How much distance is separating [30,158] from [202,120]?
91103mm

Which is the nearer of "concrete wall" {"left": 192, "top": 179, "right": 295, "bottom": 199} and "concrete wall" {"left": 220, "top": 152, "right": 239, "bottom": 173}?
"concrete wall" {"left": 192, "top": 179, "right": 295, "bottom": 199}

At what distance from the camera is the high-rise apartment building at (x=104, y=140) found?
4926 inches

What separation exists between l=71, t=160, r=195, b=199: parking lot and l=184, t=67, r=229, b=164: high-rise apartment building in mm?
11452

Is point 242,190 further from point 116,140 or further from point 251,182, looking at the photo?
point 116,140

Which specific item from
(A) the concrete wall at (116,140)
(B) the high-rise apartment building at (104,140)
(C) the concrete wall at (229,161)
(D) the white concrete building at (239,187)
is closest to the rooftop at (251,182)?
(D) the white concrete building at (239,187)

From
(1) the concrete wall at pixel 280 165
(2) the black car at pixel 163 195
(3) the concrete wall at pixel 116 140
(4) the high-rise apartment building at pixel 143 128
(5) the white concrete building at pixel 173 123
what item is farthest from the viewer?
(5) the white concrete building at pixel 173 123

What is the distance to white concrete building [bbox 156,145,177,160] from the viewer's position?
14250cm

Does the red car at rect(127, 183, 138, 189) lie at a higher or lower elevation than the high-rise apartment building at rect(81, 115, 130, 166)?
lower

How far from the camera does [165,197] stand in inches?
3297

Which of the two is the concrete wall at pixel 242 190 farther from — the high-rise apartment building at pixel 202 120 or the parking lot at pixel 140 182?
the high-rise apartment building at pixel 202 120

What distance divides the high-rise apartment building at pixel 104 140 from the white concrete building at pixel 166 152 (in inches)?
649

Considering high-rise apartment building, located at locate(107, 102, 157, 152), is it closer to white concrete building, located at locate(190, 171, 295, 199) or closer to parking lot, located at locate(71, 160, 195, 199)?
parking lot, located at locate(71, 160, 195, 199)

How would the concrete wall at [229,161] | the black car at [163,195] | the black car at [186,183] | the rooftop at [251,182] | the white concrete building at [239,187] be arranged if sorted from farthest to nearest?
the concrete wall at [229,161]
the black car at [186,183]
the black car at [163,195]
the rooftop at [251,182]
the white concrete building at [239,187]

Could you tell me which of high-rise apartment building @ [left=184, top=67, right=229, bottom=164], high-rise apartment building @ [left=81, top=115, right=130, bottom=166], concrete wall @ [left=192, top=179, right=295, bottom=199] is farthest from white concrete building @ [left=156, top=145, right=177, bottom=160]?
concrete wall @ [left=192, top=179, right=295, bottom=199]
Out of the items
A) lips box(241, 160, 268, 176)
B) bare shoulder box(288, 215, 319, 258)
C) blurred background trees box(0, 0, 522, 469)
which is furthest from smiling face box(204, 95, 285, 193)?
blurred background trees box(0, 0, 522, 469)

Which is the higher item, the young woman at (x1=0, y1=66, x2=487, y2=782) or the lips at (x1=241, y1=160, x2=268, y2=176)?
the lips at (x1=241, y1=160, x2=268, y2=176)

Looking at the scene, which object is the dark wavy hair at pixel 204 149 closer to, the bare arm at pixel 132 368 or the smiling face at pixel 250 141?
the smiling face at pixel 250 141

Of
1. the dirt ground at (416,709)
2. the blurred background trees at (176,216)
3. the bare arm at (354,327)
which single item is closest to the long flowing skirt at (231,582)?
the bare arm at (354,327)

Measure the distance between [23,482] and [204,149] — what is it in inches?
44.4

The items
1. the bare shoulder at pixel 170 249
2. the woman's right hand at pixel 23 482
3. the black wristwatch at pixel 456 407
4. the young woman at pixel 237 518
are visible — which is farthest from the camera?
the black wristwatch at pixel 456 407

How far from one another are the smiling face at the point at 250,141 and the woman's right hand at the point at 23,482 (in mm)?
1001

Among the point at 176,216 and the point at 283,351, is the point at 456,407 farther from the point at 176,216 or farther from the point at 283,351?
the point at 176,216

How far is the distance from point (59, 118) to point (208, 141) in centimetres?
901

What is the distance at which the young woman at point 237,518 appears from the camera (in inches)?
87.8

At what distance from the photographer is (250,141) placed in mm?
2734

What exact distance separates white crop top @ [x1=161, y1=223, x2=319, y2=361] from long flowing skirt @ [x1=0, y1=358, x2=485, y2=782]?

◆ Your goal
Repeat the data above exactly.

◆ In response
How much distance is separating [30,158] from [202,120]?
91103mm

Which is the nearer of "concrete wall" {"left": 192, "top": 179, "right": 295, "bottom": 199} and "concrete wall" {"left": 220, "top": 152, "right": 239, "bottom": 173}?
"concrete wall" {"left": 192, "top": 179, "right": 295, "bottom": 199}

At what distance from the camera is the high-rise apartment building at (x=104, y=140) found?
4926 inches

What separation exists between l=71, t=160, r=195, b=199: parking lot and l=184, t=67, r=229, b=164: high-rise apartment building in mm?
11452

Is point 242,190 further from point 116,140 or further from point 251,182, looking at the photo?
point 116,140

Which specific item from
(A) the concrete wall at (116,140)
(B) the high-rise apartment building at (104,140)
(C) the concrete wall at (229,161)
(D) the white concrete building at (239,187)
is closest to the rooftop at (251,182)?
(D) the white concrete building at (239,187)

From
(1) the concrete wall at pixel 280 165
(2) the black car at pixel 163 195
(3) the concrete wall at pixel 116 140
(4) the high-rise apartment building at pixel 143 128
(5) the white concrete building at pixel 173 123
what item is farthest from the viewer?
(5) the white concrete building at pixel 173 123

What is the distance to white concrete building [bbox 156,145,177,160] from the viewer's position?
14250cm

Does the red car at rect(127, 183, 138, 189) lie at a higher or lower elevation than the high-rise apartment building at rect(81, 115, 130, 166)?
lower

How far from the camera does [165,197] stand in inches?
3297

Which of the two is the concrete wall at pixel 242 190 farther from — the high-rise apartment building at pixel 202 120 or the parking lot at pixel 140 182?
the high-rise apartment building at pixel 202 120

What distance divides the high-rise apartment building at pixel 104 140 from the white concrete building at pixel 166 152 (in inches)?
649

Considering high-rise apartment building, located at locate(107, 102, 157, 152), is it closer to white concrete building, located at locate(190, 171, 295, 199) or closer to parking lot, located at locate(71, 160, 195, 199)?
parking lot, located at locate(71, 160, 195, 199)

How would the concrete wall at [229,161] | the black car at [163,195] | the black car at [186,183] | the rooftop at [251,182] | the white concrete building at [239,187] be arranged if sorted from farthest to nearest?
the concrete wall at [229,161]
the black car at [186,183]
the black car at [163,195]
the rooftop at [251,182]
the white concrete building at [239,187]

Could you tell me which of high-rise apartment building @ [left=184, top=67, right=229, bottom=164], high-rise apartment building @ [left=81, top=115, right=130, bottom=166], concrete wall @ [left=192, top=179, right=295, bottom=199] is farthest from white concrete building @ [left=156, top=145, right=177, bottom=160]?
concrete wall @ [left=192, top=179, right=295, bottom=199]
Out of the items
A) lips box(241, 160, 268, 176)
B) bare shoulder box(288, 215, 319, 258)
C) blurred background trees box(0, 0, 522, 469)
which is furthest from smiling face box(204, 95, 285, 193)?
blurred background trees box(0, 0, 522, 469)

Which is the higher item, the young woman at (x1=0, y1=66, x2=487, y2=782) or the lips at (x1=241, y1=160, x2=268, y2=176)?
the lips at (x1=241, y1=160, x2=268, y2=176)

Looking at the scene, which object is the dark wavy hair at pixel 204 149 closer to, the bare arm at pixel 132 368 or the smiling face at pixel 250 141?
the smiling face at pixel 250 141

Of
1. the dirt ground at (416,709)
2. the blurred background trees at (176,216)
3. the bare arm at (354,327)
which single item is closest to the long flowing skirt at (231,582)?
the bare arm at (354,327)

Measure the distance between [23,482] and [204,149] — what is it in inches?
44.4

The items
1. the bare shoulder at pixel 170 249
2. the woman's right hand at pixel 23 482
3. the black wristwatch at pixel 456 407
4. the young woman at pixel 237 518
are visible — which is farthest from the camera?
the black wristwatch at pixel 456 407

How far from one another are the smiling face at the point at 250,141 and the woman's right hand at the point at 23,482 (in mm)?
1001

Among the point at 176,216 and the point at 283,351, is the point at 456,407 farther from the point at 176,216 or farther from the point at 283,351?
the point at 176,216

How far is the distance from point (59, 118) to point (208, 141) in centimetres?
901

What is the distance at which the young woman at point 237,518 appears from the camera (in inches)?
87.8

At what distance from the photographer is (250,141) placed in mm?
2734

What exact distance separates white crop top @ [x1=161, y1=223, x2=319, y2=361] from long flowing skirt @ [x1=0, y1=358, x2=485, y2=782]?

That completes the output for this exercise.